The Constant Learner: 7 Steps To Enhance Your Career
It's back to school time, and as people agonize over jeans washes, the coolest color of Tom's shoes and de rigueur data appliances, I thought about all the unemployed people and all the under-employed people.
I got to wondering if many of us believe, because we have a certain degree, training or specific on-the-job experience, we are fully educated. Maybe we assume, degree or certificate in hand, that we have met all the requirements, and have no need to do more. We are all employable.
What if this assumption is exactly wrong? Who are we kidding?
I would argue, instead, that quick-changing economic and global times like these, when there are more lawyers than laws, more managers than products to be managed, more English and History degrees than anyone knows what to do with, is the time for more learning.

**MATERIAL PROVIDED:**

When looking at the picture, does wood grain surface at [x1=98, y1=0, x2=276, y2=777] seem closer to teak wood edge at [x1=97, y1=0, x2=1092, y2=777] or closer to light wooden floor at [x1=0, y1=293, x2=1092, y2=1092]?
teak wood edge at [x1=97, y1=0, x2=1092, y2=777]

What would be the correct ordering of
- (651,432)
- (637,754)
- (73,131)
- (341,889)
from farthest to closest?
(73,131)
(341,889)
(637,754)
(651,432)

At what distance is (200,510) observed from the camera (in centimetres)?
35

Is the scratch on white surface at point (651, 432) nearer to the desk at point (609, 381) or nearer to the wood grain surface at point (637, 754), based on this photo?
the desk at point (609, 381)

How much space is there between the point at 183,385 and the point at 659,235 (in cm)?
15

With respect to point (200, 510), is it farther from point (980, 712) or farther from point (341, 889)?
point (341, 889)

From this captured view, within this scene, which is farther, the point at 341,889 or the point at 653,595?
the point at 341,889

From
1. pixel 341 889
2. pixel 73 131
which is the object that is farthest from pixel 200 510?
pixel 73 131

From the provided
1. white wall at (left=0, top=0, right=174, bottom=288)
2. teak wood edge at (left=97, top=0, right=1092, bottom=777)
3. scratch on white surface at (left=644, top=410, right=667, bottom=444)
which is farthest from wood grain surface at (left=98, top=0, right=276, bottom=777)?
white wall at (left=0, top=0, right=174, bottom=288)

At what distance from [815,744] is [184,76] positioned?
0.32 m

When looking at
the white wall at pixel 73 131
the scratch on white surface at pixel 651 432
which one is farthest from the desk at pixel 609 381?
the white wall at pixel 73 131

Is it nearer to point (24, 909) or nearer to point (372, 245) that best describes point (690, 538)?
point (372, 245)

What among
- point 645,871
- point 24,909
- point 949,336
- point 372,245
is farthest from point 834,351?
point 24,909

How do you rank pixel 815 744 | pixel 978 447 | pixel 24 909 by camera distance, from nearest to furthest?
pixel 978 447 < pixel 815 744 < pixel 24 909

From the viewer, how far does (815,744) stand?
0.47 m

**EXERCISE:**
Transcribe the part of the article on career learning between "The Constant Learner: 7" and "the under-employed people.", inclusive.

**WRITTEN SOLUTION:**
The Constant Learner: 7 Steps To Enhance Your Career
It's back to school time, and as people agonize over jeans washes, the coolest color of Tom's shoes and de rigueur data appliances, I thought about all the unemployed people and all the under-employed people.